Supplied data START

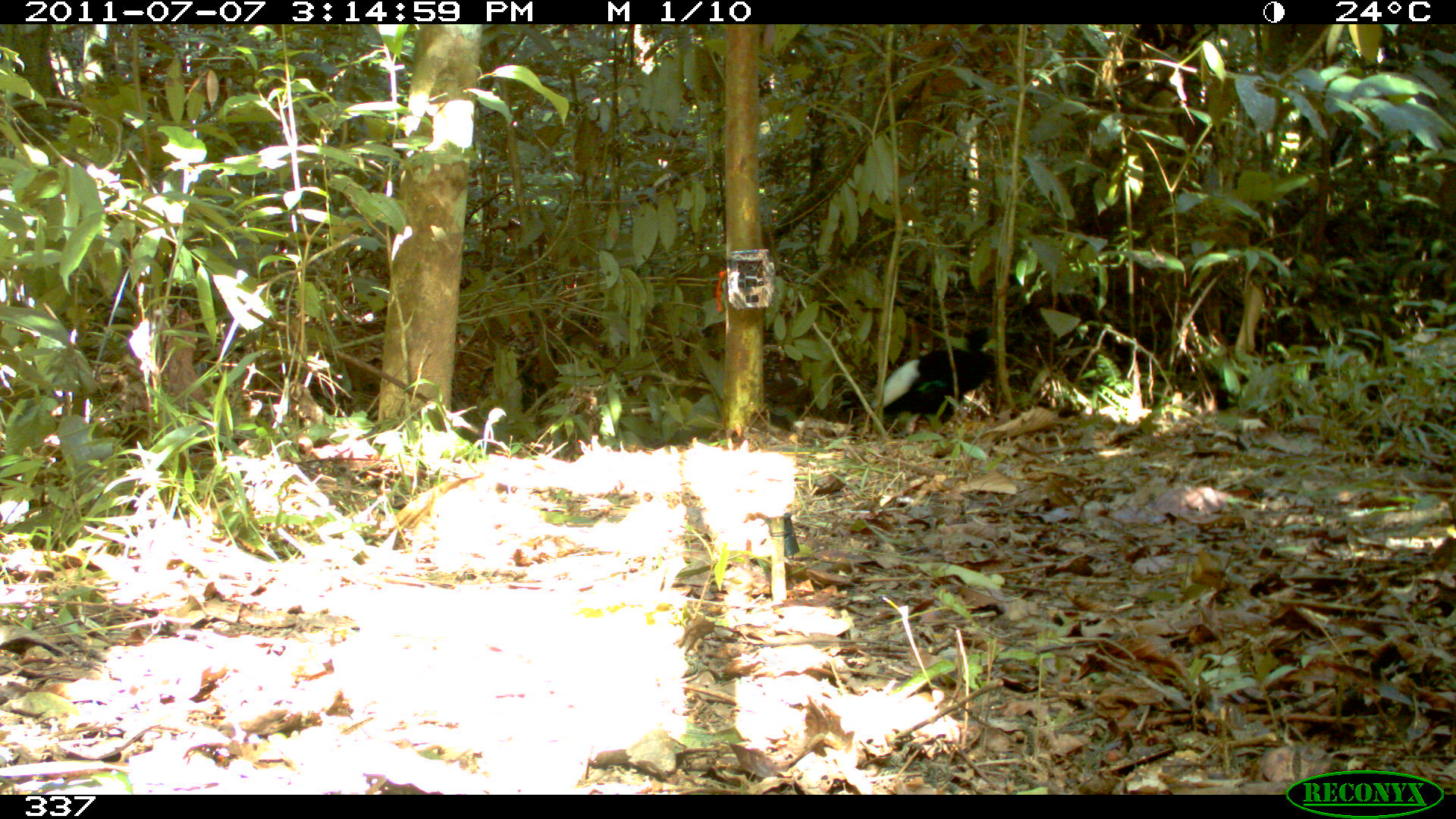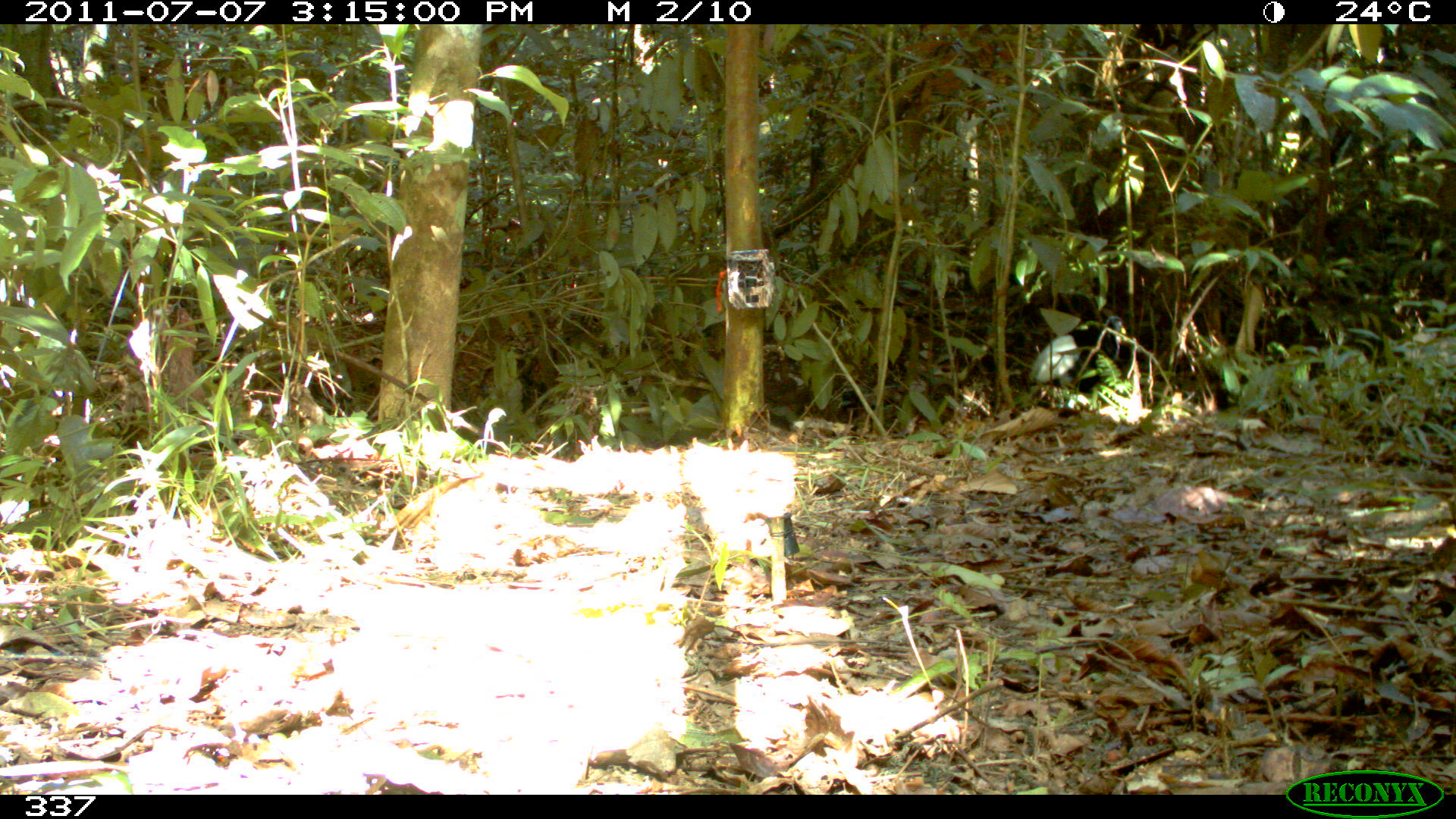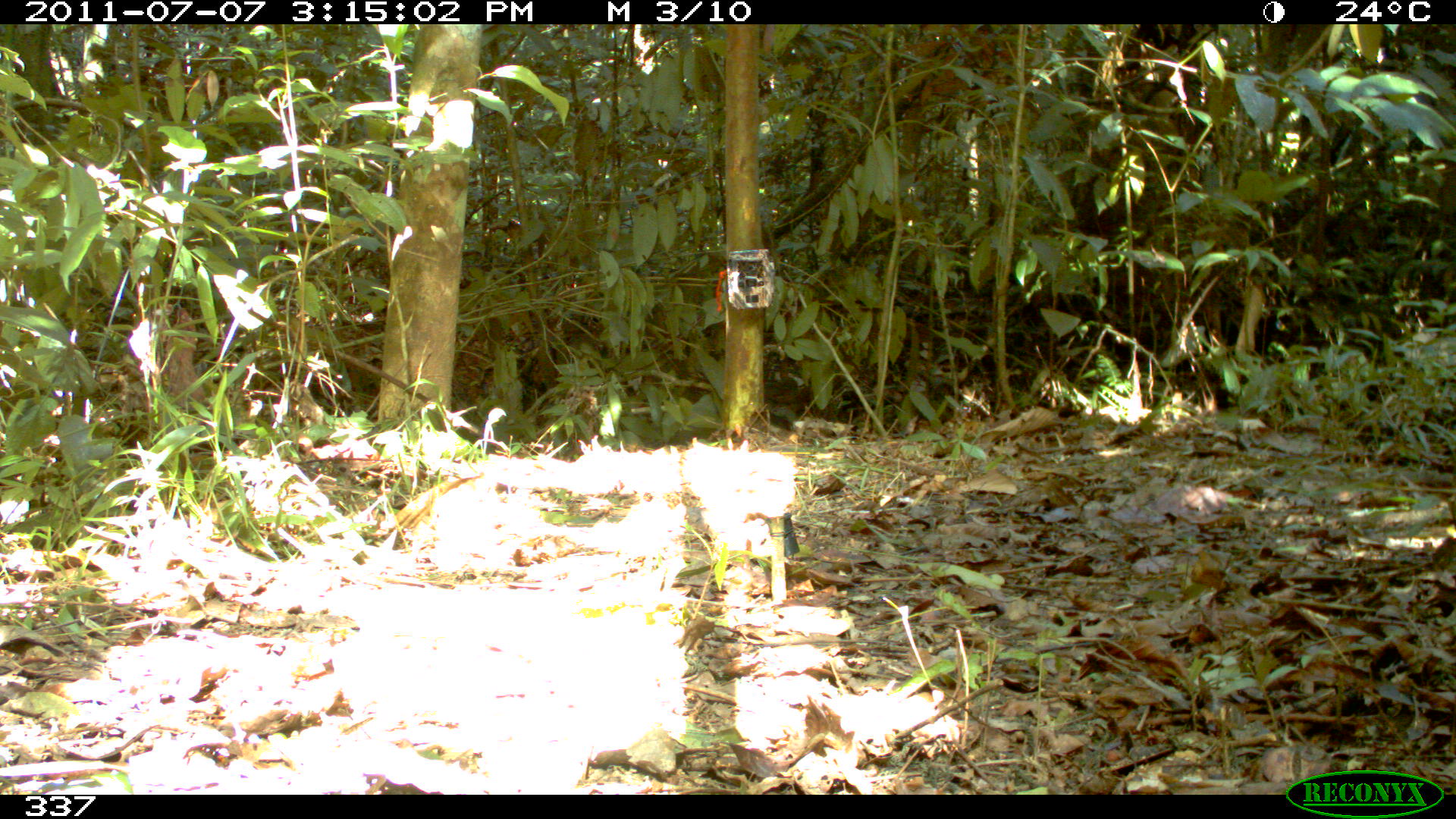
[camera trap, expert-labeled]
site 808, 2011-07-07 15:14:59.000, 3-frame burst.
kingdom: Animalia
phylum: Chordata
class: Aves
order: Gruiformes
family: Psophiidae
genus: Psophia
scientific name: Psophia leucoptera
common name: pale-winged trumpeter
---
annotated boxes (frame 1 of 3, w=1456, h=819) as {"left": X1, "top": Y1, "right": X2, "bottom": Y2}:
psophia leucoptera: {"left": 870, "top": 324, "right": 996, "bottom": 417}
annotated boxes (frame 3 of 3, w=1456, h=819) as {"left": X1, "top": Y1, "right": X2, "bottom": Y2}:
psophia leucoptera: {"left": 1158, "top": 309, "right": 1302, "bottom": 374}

Supplied data END
Supplied data START

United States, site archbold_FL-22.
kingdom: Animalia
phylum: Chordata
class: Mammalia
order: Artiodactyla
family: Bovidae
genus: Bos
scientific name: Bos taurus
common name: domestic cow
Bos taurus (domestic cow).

Supplied data END

● Exercise prompt
The answer should be nothing but the number of lines in this data that include "site".

● Output for this exercise
2